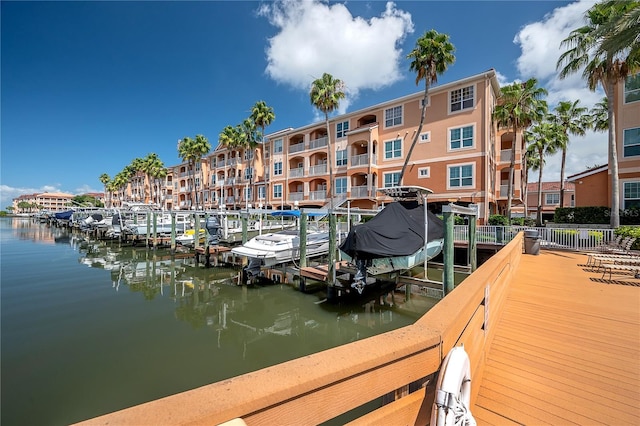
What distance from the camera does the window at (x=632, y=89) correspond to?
16938mm

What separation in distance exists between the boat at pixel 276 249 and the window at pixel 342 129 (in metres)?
17.9

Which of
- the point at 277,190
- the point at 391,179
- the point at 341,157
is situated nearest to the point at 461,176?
the point at 391,179

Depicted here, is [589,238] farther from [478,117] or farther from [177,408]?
[177,408]

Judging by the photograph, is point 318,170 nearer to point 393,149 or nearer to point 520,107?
point 393,149

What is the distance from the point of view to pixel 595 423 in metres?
2.41

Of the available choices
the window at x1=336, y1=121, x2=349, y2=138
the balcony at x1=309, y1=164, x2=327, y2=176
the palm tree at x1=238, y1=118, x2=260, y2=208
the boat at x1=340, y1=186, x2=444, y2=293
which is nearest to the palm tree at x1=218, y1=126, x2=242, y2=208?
the palm tree at x1=238, y1=118, x2=260, y2=208


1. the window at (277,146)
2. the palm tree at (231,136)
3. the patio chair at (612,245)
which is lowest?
the patio chair at (612,245)

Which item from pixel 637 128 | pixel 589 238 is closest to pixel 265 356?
pixel 589 238

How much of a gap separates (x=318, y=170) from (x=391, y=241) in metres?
23.2

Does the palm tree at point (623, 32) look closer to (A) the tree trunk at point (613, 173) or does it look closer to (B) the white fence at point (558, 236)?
(A) the tree trunk at point (613, 173)

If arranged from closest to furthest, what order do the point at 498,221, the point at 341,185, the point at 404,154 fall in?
the point at 498,221 → the point at 404,154 → the point at 341,185

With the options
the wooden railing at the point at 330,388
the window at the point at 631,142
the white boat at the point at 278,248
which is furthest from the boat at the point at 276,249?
the window at the point at 631,142

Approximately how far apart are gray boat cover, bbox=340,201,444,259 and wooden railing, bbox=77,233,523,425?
5.60m

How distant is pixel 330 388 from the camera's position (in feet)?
4.33
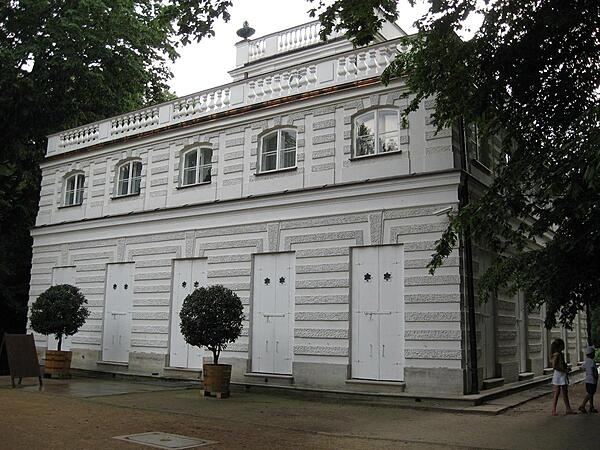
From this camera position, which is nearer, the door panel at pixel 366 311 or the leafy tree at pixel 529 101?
the leafy tree at pixel 529 101

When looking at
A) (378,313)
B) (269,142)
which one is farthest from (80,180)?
(378,313)

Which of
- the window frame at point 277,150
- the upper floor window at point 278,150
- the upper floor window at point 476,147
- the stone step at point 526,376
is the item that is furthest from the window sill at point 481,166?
the stone step at point 526,376

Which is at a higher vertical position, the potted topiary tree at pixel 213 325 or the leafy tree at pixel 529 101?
the leafy tree at pixel 529 101

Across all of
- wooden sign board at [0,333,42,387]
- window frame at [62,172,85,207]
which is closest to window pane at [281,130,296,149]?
wooden sign board at [0,333,42,387]

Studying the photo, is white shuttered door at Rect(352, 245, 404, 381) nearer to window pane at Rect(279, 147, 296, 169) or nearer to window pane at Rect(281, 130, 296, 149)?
window pane at Rect(279, 147, 296, 169)

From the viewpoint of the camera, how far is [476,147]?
54.3 feet

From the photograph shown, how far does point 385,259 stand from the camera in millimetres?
15320

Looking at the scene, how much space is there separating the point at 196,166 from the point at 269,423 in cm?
1021

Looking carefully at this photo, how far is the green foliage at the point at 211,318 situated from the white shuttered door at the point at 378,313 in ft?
10.0

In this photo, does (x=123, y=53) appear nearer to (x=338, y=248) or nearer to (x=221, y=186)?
(x=221, y=186)

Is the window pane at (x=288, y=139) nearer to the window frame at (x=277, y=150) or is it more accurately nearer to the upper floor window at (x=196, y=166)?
the window frame at (x=277, y=150)

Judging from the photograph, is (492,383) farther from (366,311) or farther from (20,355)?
(20,355)

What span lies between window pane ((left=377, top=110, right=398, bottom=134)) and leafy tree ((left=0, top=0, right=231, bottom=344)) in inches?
378

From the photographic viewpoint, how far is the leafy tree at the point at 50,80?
23391 mm
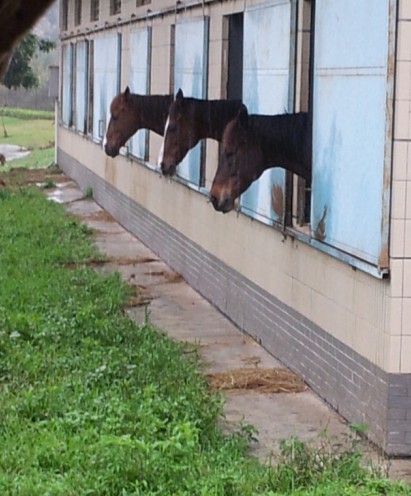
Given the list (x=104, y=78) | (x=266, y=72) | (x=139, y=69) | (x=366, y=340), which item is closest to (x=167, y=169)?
(x=266, y=72)

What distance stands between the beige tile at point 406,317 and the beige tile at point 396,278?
0.06m

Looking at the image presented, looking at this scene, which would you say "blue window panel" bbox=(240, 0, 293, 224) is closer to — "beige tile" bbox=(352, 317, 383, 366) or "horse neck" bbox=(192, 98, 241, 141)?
"horse neck" bbox=(192, 98, 241, 141)

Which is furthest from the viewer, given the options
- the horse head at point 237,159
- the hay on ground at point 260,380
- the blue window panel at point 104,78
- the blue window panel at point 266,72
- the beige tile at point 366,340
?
the blue window panel at point 104,78

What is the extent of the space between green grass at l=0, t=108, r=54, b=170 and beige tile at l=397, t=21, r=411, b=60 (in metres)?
28.4

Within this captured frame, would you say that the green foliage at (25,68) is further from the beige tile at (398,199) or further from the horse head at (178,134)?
the beige tile at (398,199)

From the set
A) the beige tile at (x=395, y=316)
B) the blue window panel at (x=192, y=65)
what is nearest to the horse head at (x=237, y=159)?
the beige tile at (x=395, y=316)

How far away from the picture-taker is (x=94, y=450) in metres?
5.64

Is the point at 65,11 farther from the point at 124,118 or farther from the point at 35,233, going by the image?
the point at 124,118

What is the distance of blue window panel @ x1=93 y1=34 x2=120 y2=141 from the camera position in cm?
1758

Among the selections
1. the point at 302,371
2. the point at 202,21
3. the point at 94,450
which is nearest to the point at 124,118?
the point at 202,21

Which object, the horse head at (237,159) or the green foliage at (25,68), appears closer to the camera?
the horse head at (237,159)

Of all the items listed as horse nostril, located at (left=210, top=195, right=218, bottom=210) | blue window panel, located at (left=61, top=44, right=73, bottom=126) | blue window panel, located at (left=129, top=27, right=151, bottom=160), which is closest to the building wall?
blue window panel, located at (left=129, top=27, right=151, bottom=160)

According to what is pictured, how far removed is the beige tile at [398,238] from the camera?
20.4 ft

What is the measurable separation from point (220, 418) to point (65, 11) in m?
20.1
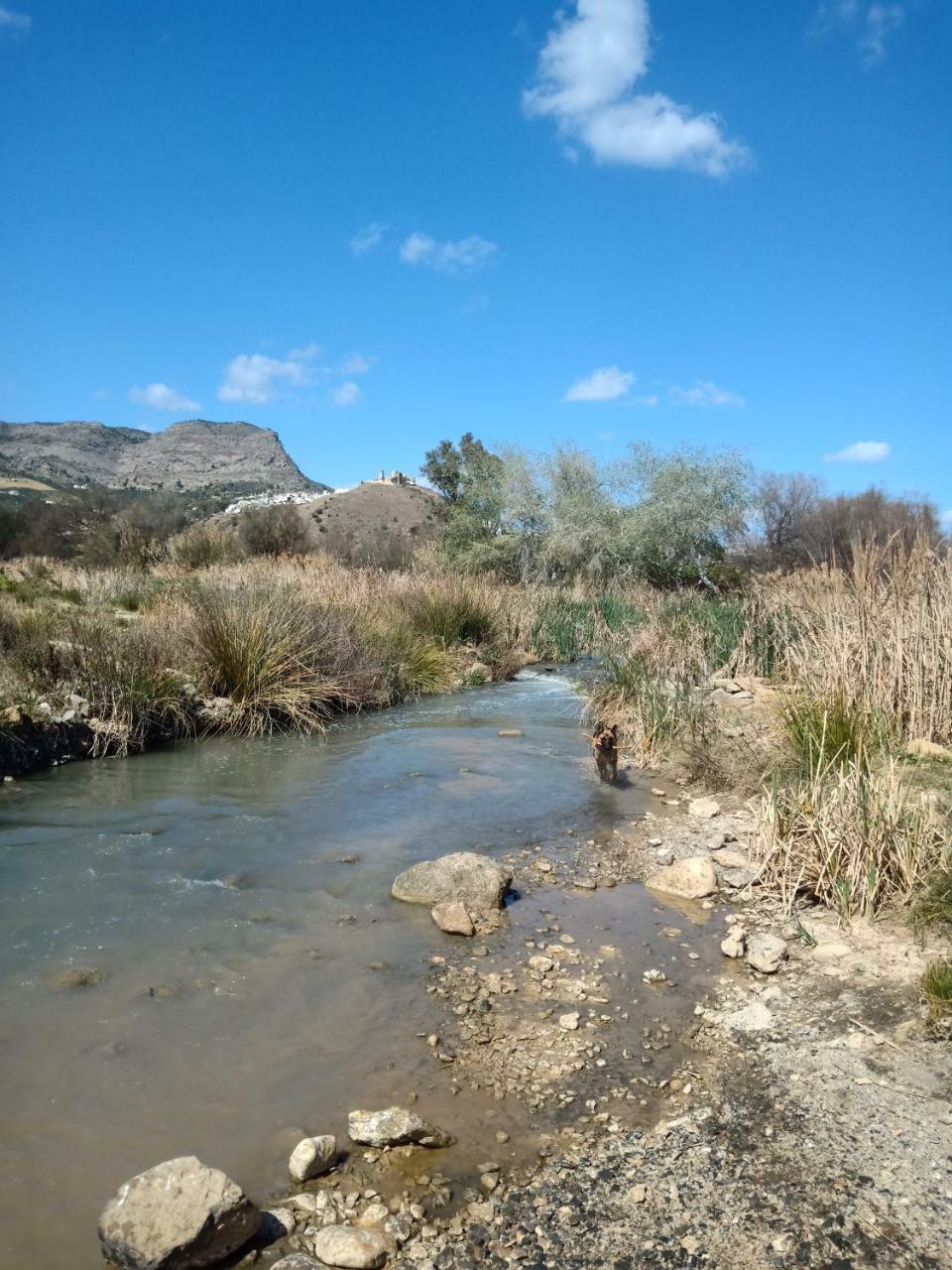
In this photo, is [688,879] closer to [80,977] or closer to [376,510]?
[80,977]

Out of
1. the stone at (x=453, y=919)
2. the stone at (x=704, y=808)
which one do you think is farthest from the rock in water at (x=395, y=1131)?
the stone at (x=704, y=808)

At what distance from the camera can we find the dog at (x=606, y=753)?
7473 mm

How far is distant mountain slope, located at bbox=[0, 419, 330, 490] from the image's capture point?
70.9 meters

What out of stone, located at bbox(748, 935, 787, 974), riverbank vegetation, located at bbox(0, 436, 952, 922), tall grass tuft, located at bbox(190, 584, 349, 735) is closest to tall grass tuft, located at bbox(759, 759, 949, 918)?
riverbank vegetation, located at bbox(0, 436, 952, 922)

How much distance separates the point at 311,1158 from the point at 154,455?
90.0m

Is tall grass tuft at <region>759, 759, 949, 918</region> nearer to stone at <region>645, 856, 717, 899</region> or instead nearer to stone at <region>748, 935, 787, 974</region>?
stone at <region>645, 856, 717, 899</region>

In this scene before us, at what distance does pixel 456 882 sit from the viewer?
15.8ft

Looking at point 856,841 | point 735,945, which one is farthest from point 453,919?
point 856,841

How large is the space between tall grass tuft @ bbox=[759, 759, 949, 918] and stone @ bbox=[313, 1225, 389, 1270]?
293 cm

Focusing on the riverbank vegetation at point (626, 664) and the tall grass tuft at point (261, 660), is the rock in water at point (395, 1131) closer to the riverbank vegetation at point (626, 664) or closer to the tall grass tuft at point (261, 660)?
the riverbank vegetation at point (626, 664)

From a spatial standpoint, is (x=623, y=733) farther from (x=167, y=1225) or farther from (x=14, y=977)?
(x=167, y=1225)

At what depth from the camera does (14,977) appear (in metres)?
3.84

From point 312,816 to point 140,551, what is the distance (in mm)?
14173

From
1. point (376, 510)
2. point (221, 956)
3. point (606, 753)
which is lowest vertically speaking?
point (221, 956)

==================================================

*WHAT THIS TASK INVOLVES*. Return the lines from the line containing "At what distance from" to the end of the entries above, exactly as they appear and with no other output.

*SOLUTION TO THIS TASK*.
At what distance from the camera can we find the dog at (x=606, y=753)?
7473 mm

How far is distant mountain slope, located at bbox=[0, 419, 330, 490] from the image's capture point?
70.9 meters

What out of stone, located at bbox(748, 935, 787, 974), riverbank vegetation, located at bbox(0, 436, 952, 922), tall grass tuft, located at bbox(190, 584, 349, 735) is closest to tall grass tuft, located at bbox(759, 759, 949, 918)?
riverbank vegetation, located at bbox(0, 436, 952, 922)

How much distance separates the point at 311,1158 from the point at 154,455?
90.0m

Is tall grass tuft at <region>759, 759, 949, 918</region> nearer to stone at <region>645, 856, 717, 899</region> or instead nearer to stone at <region>748, 935, 787, 974</region>?
stone at <region>645, 856, 717, 899</region>

In this scene before us, at what distance does pixel 456 882 sit from the viewer?
15.8ft

Looking at point 856,841 | point 735,945, which one is farthest from point 453,919?
point 856,841

How large is the space between tall grass tuft @ bbox=[759, 759, 949, 918] and stone @ bbox=[313, 1225, 389, 1270]?
293 cm

Focusing on the riverbank vegetation at point (626, 664) and the tall grass tuft at point (261, 660), is the rock in water at point (395, 1131) closer to the riverbank vegetation at point (626, 664) or closer to the tall grass tuft at point (261, 660)?
the riverbank vegetation at point (626, 664)

From a spatial standpoint, is (x=623, y=733) farther from (x=167, y=1225) or farther from (x=14, y=977)?
(x=167, y=1225)

At what depth from the camera does (14,977) appear (in metres)?
3.84

From point 312,816 to point 140,551, what is the distance (in mm)?
14173

From
1. point (376, 510)
2. point (221, 956)
3. point (606, 753)
which is lowest vertically speaking?
point (221, 956)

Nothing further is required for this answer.